Conseil communal sous haute tension lundi soir
Philippe Close (PS) a continué à assumer tout au long de la journée le choix qui a été fait de tolérer un rassemblement statique et dans lequel une écrasante majorité de manifestants se sont présentés avec un masque. Sa contre-attaque de lundi matin à l'égard du MR ("C'est d'ailleurs peut-être le thème de la manifestation qui pose problème à certains membres du MR") et l'allusion à l'absence de réaction libérale avant la manifestation alors que le gouvernement était informé, a maintenu un haut voltage lors des échanges au conseil communal de la Ville, lundi soir.
L'ordre aux policiers de passer à l'action a-t-il tardé à venir ?
Soutenu depuis les bancs de la majorité socialiste, écologiste et DéFI, le bourgmestre y a fait l'objet d'un feu nourri de questions et de critiques depuis les bancs de l'opposition. David Weytsman (MR) s'est dit scandalisé par les insinuations du bourgmestre à l'égard de l'attitude du MR à propos du racisme que ce parti condamne pourtant, a-t-il souligné. Tout comme Geoffroy Cooman de Brachène, le chef du groupe libéral a qualifié d'"erreur" le feu vert donné à la manifestation sous cette forme. Comme Els Ampe (Open Vld), il a notamment demandé, parmi de nombreuses autres questions, pourquoi l'ordre d'intervenir avait tardé à venir au moment des premiers heurts. "A aucun moment nous n'avons demandé de ne pas intervenir", a répliqué Philippe Close, accusant au passage le MR d'avoir orchestré une "mise en scène" depuis dimanche.
Le chef de la police: "Je porte l'entière responsabilité"
Le chef de corps de la zone de Bruxelles-Capitale-Ixelles a lui pris la défense du bourgmestre, indiquant lundi via Twitter qu'il "démentait fermement" que Philippe Close ait "donné l'ordre de ne pas intervenir ou de le faire tardivement". "La décision d'intervenir, la manière de le faire et l'exécution des ordres reviennent au commandement dont en tant que chef de corps je porte l'entière responsabilité", a précisé M. Goovaerts.
La Ville interviendra dans les frais des dommages faits aux commerces
Selon le bourgmestre, la Ville interviendra pour les dommages subis par les commerçants et se retournera ensuite contre les fauteurs de troubles. Le bourgmestre a par ailleurs dit assumer sa responsabilité politique dans la recherche d'un équilibre entre le droit à la liberté d'expression, l'ordre public et les mesures sanitaires.
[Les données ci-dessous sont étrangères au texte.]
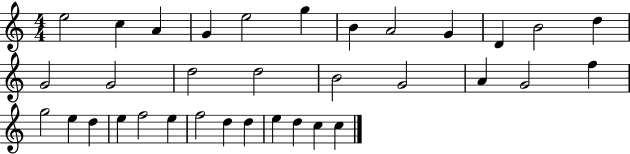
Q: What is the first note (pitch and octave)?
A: E5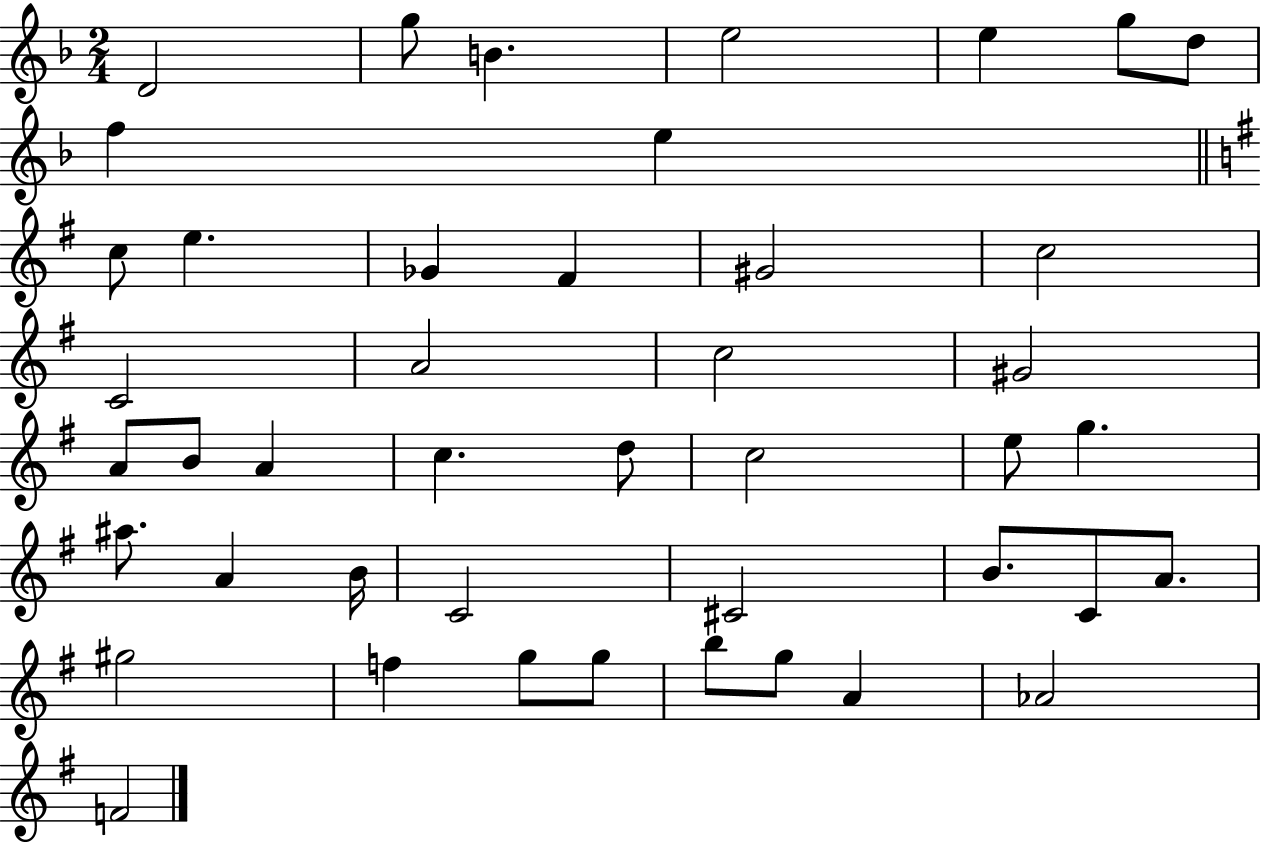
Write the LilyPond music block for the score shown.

M. Close a également défendu la police et en particulier son chef de corps, dont il a loué "l'intégrité totale". Autre son de cloche du côté de l'opposition: Bruno Bauwens (PTB) a souligné que la manifestation statique contre le racisme n'avait en elle-même pas donné lieu à des débordements. Il a dit espérer que l'unanimité du jour contre le racisme se retrouverait aussi au moment de voter des dispositions contre la discrimination à l'embauche, au logement... Pour le cdH/CD&V, Didier Wauters et Bianca Debaets ont regretté que les débordements et le feu vert à une telle manifestation durant la crise du coronavirus en ternissaient le noble fond du message. Le lieu eut pu être mieux choisi, par exemple, sur le plateau du Heysel, ont-ils jugé.